* **Instructions to follow**
Reproduce the listing below exactly. Pictures do not belong in the copy.

* **Data excerpt**
*-*-*
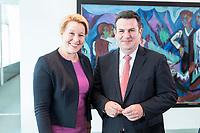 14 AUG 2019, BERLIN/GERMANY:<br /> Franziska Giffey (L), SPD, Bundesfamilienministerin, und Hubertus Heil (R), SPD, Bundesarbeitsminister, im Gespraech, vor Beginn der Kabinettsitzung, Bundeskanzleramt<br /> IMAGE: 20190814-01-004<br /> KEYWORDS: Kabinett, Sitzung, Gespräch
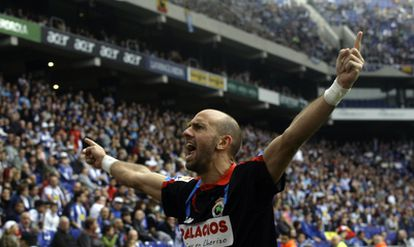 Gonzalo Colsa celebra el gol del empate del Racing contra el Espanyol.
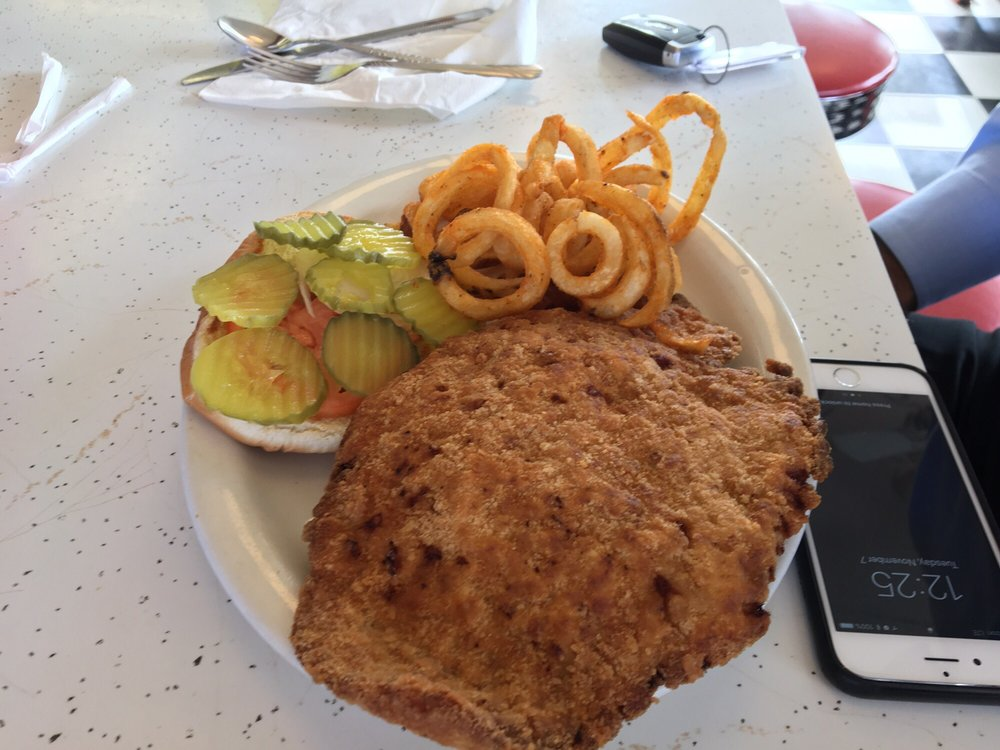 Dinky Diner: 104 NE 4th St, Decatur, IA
*-*-*
* **Response to the task**
 14 AUG 2019, BERLIN/GERMANY:<br /> Franziska Giffey (L), SPD, Bundesfamilienministerin, und Hubertus Heil (R), SPD, Bundesarbeitsminister, im Gespraech, vor Beginn der Kabinettsitzung, Bundeskanzleramt<br /> IMAGE: 20190814-01-004<br /> KEYWORDS: Kabinett, Sitzung, Gespräch
 Gonzalo Colsa celebra el gol del empate del Racing contra el Espanyol.
 Dinky Diner: 104 NE 4th St, Decatur, IA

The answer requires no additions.